しばらく部屋から出る気力もなくリオンはずっと窓際の椅子に座りぼんやりとしていた。
たまにイサクやマルシアが様子を伺いにきていたが、話す気も起きず丁重にお断りした。
(ねえ、今、どこで、何してる?)
(この国の魔術に、詳しい?)
(記憶消せる薬、調薬して飲もうかな)
一度溢れ出てしまったものは止めどなくリオンを襲った。
王女としての顔しかもう自分にはないと思っていたのにも関わらず、全くそんなことはなかったのだ。
置いてなどこれてなかった。
その事実にリオンは呆然とした。
自分の意思の弱さにうんざりもした。
もう全部忘れて仕舞えばこんな気持ちになることもない。
けれど、リオンは思う。
(忘れたく、ないな)
気づけばまた机に突っ伏して眠っていた。
天気が良く気を紛らわすためにもとほんの少しだけ開けていた窓からほのかな風が入り込み、その風にリオンは起こされた。
ゆっくりと顔を上げ窓の外を見る。
日の上がり方からしてまだ夕方ではない。
この国の夜はどの季節でも冷える。
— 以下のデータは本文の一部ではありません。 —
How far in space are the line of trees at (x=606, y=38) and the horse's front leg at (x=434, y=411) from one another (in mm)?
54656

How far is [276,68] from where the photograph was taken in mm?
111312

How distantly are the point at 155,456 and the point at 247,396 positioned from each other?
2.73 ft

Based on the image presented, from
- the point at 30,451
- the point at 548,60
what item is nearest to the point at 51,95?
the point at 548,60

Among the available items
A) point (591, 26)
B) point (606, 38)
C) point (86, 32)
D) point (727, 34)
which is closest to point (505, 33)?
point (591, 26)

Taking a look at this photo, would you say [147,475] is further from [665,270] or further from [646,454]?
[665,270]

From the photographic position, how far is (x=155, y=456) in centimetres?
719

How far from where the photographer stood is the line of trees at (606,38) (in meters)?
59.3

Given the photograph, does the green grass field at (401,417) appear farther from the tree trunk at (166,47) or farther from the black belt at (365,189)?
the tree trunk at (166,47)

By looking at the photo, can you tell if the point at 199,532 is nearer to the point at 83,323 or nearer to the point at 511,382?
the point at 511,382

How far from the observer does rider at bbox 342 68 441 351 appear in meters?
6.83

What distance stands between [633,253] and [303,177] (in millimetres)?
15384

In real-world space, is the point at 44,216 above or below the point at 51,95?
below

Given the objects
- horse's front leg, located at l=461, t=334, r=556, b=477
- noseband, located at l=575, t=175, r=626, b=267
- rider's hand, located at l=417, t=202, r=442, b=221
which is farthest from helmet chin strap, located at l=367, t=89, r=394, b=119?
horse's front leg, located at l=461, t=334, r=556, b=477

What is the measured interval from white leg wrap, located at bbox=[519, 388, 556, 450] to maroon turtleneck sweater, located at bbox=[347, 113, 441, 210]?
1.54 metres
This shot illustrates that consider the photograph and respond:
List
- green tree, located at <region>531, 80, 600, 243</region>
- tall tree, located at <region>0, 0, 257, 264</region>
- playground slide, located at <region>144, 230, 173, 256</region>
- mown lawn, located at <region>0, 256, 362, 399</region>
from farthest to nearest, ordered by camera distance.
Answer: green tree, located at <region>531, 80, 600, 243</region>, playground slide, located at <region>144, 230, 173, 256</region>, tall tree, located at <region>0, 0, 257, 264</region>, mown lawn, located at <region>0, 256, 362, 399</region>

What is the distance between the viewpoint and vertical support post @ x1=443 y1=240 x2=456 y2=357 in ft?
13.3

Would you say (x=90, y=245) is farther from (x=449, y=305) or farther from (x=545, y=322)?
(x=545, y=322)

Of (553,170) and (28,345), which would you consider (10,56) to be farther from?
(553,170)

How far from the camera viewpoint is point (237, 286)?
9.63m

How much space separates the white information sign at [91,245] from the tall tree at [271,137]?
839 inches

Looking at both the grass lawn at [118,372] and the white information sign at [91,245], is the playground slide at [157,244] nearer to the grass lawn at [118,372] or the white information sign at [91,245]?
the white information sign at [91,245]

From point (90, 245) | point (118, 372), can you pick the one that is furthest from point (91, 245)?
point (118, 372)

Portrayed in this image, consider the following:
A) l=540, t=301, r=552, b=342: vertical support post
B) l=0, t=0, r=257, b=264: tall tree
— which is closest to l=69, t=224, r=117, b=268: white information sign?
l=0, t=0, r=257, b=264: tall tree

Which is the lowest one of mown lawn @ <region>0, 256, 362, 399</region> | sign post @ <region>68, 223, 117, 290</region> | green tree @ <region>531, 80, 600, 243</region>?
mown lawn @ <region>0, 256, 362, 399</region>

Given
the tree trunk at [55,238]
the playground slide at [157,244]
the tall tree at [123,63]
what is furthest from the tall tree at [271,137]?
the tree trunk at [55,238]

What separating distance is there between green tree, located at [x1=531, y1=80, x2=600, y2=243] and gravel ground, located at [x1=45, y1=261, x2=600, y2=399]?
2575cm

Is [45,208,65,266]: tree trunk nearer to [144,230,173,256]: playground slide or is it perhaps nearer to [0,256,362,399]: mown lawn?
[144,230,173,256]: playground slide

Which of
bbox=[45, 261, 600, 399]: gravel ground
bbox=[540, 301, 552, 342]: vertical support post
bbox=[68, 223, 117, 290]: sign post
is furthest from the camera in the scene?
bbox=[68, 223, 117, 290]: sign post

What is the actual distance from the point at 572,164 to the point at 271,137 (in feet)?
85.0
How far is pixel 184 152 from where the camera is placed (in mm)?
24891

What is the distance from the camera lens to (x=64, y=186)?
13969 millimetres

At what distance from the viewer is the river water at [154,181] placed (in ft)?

寒くなる前にと窓を閉めようとした時だ。
見覚えのない真っ白な封筒が窓の棧に置かれているのに気がついた。
イサクが置いたものかと思い、手に取った。
宛名も、差出人も書いていない、真っ白な封筒だ。
少しだけ、中心あたりにクリップか何かで挟んだような跡が残っているだけで、真っ白だ。
不思議に思いリオンは中に入っていた一枚の手紙を取り出して開いた。
そこに書いてある言葉に、文字に目を見開いた。
「……なんで……」
真っ白な封筒に入れられたその手紙には一言だけ見慣れた文字で書かれていた。